Couples need to focus not just on what the child needs, and giving the child or children everything you think they need, because that can wipe out everything else. You have to figure out a way to keep your relationships relevant, and that includes friends too. So instead of telling yourself that something is impossible, for instance that there’s no way you have time for coffee with a friend with that new baby of yours, maybe invite the friend over to the house during the baby’s naptime and don’t worry about the house or how you look.
Can you talk about the different needs that spouses might have, especially once kids come along?

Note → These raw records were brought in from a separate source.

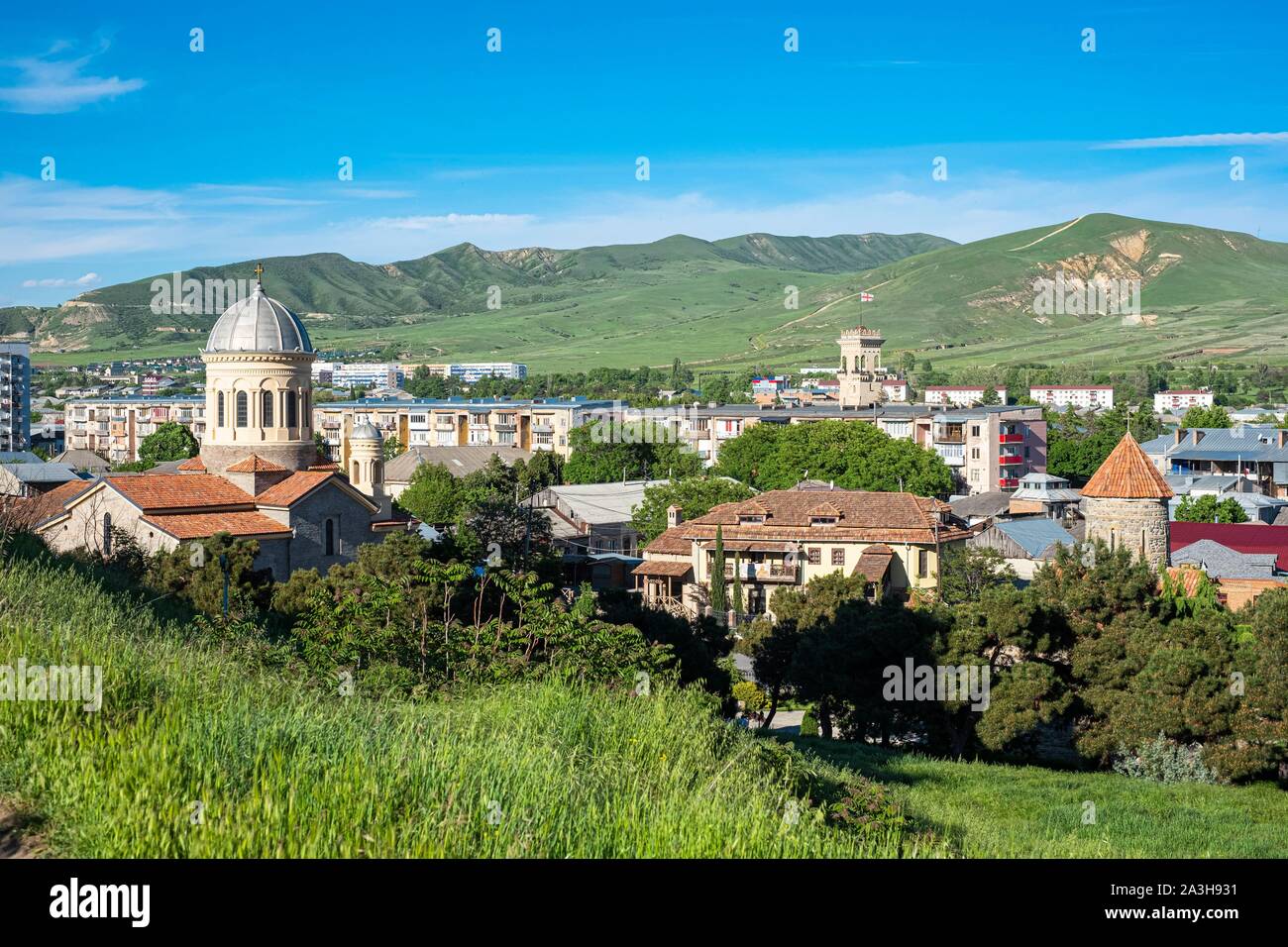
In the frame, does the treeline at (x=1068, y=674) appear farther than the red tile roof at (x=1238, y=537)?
No

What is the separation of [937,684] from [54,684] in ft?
64.0

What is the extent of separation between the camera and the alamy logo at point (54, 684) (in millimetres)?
8766

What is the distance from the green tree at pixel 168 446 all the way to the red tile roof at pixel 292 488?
48.9 metres

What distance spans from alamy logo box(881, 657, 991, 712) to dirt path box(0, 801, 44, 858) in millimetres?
20078

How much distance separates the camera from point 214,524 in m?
37.0

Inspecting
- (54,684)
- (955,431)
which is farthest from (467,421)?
(54,684)

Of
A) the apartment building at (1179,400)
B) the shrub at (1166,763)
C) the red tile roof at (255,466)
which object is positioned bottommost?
the shrub at (1166,763)

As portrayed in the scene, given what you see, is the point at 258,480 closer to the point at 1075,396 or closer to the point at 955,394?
the point at 955,394

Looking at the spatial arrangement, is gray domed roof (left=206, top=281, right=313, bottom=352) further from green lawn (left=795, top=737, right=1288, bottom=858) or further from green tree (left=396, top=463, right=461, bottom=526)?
green lawn (left=795, top=737, right=1288, bottom=858)

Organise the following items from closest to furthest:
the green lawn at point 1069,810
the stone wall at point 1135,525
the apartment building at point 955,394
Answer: the green lawn at point 1069,810
the stone wall at point 1135,525
the apartment building at point 955,394

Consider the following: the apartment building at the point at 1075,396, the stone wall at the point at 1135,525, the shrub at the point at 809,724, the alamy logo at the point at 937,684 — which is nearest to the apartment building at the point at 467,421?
the apartment building at the point at 1075,396

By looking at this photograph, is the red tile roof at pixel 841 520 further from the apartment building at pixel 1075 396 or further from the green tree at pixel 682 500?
the apartment building at pixel 1075 396
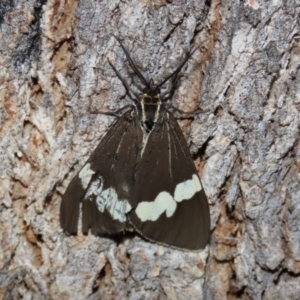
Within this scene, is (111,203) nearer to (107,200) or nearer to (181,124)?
(107,200)

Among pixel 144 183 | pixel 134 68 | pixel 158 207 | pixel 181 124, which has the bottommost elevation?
pixel 158 207

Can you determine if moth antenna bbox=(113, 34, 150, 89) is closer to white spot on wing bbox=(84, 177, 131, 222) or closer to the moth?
the moth

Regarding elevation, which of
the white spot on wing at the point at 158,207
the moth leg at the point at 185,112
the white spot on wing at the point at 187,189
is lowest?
the white spot on wing at the point at 158,207

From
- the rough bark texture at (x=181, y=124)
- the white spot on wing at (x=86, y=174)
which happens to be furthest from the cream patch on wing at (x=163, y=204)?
the white spot on wing at (x=86, y=174)

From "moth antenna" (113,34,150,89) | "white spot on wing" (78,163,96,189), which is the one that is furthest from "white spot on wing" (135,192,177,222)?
"moth antenna" (113,34,150,89)

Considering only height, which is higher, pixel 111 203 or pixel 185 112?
pixel 185 112

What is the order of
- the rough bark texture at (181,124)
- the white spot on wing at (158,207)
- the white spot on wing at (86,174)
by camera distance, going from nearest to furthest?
1. the rough bark texture at (181,124)
2. the white spot on wing at (86,174)
3. the white spot on wing at (158,207)

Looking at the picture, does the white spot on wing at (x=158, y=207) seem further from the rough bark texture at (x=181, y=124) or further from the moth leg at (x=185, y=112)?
the moth leg at (x=185, y=112)

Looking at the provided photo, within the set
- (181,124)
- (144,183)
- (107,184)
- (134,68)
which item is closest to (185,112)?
(181,124)
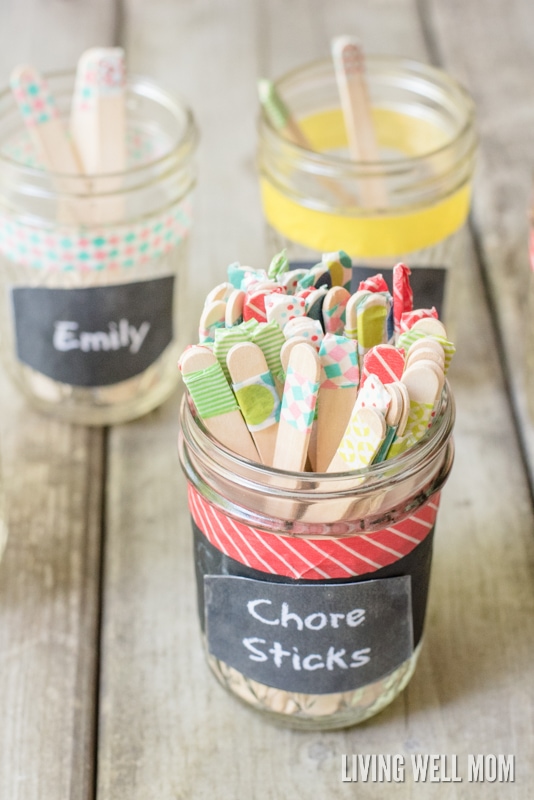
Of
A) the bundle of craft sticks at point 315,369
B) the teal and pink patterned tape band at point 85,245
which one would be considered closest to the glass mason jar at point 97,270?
the teal and pink patterned tape band at point 85,245

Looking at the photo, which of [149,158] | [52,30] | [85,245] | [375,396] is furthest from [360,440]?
[52,30]

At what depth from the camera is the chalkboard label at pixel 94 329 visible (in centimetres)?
66

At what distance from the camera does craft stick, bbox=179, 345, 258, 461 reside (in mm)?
414

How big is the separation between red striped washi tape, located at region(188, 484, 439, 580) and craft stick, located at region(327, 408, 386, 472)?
4cm


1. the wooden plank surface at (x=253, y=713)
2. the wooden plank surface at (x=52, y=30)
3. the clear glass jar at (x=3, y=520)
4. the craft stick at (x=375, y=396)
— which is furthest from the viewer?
the wooden plank surface at (x=52, y=30)

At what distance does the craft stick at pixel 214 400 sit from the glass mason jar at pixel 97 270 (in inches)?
9.5

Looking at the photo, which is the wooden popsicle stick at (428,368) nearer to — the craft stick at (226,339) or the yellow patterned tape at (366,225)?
the craft stick at (226,339)

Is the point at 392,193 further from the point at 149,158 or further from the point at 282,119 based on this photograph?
the point at 149,158

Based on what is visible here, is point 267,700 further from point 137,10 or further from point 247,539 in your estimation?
point 137,10

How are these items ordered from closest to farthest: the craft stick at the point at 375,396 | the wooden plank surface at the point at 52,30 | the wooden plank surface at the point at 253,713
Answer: the craft stick at the point at 375,396 < the wooden plank surface at the point at 253,713 < the wooden plank surface at the point at 52,30

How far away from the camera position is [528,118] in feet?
3.07

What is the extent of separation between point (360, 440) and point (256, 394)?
0.17 feet

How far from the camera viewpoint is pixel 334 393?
436 millimetres

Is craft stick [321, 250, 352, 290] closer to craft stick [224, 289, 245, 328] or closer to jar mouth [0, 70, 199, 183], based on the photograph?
craft stick [224, 289, 245, 328]
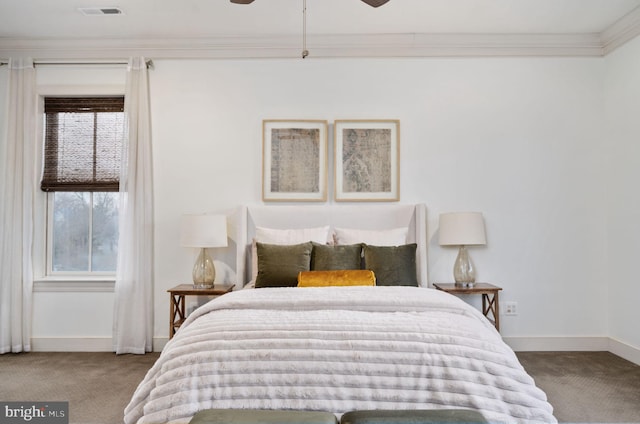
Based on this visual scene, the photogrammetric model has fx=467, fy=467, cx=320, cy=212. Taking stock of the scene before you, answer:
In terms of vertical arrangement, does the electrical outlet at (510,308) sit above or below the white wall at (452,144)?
below

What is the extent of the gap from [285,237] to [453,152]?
1733 millimetres

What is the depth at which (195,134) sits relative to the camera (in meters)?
4.33

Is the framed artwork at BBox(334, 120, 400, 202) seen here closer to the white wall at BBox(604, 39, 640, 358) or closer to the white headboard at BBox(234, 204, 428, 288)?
the white headboard at BBox(234, 204, 428, 288)

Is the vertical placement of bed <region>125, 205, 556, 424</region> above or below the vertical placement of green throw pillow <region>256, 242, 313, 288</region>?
below

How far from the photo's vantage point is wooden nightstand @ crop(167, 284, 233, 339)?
380 centimetres

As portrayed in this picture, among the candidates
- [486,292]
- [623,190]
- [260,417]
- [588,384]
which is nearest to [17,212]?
[260,417]

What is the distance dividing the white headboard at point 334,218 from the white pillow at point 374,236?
0.17 metres

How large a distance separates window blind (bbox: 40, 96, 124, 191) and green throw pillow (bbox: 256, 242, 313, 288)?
1.71 meters

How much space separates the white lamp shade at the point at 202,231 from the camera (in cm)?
389

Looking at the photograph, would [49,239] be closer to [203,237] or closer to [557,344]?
[203,237]

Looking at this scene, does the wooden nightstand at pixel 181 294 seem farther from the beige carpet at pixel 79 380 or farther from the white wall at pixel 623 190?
the white wall at pixel 623 190

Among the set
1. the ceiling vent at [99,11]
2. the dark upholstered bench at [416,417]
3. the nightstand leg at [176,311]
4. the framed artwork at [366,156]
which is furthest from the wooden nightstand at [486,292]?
the ceiling vent at [99,11]

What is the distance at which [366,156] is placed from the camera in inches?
169

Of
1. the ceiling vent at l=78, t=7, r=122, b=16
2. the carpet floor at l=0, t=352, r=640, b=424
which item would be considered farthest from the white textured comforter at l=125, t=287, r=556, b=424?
the ceiling vent at l=78, t=7, r=122, b=16
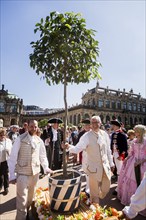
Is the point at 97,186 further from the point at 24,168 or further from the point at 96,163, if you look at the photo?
the point at 24,168

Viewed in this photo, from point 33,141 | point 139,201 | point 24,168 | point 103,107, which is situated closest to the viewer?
point 139,201

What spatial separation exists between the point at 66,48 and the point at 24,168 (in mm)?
2538

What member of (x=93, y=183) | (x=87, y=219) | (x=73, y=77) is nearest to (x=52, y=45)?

Whoever is interacting with the kids, whether it’s mom or dad has to have a lot of support. The non-primary caretaker has to be as appreciative as possible, as helpful as possible. Even though the other partner is usually working hard too, there is a special kind of exhaustion that comes with full time child care and acknowledgement of those efforts.
In your book that just came out, “The Normal Bar”, you talk about surprising secrets of happy couples, and what it might teach the rest of us. Can you share some of those secrets?
The book brings in new research on affection. We reveal how important even small acts of affection are, like holding hands, in the health of the relationship. We have data on the importance of get-away vacations, and that only one-fourth of couples take get-away vacations, but this time together is so important, because we also have studies saying 80 percent of “extremely happy” couples have date nights.
Some tips on addressing emotional needs:
- Small acts of affection
- Date night or date lunch
- More positive communication on feelings, less criticism
Schwartz will be speaking about how couples can zest up their relationships at two seminars later this month. On May 15, she will speak at 6:30 p.m. at Seattle Children’s Theatre and on May 18 at 11 a.m. at Bellevue College.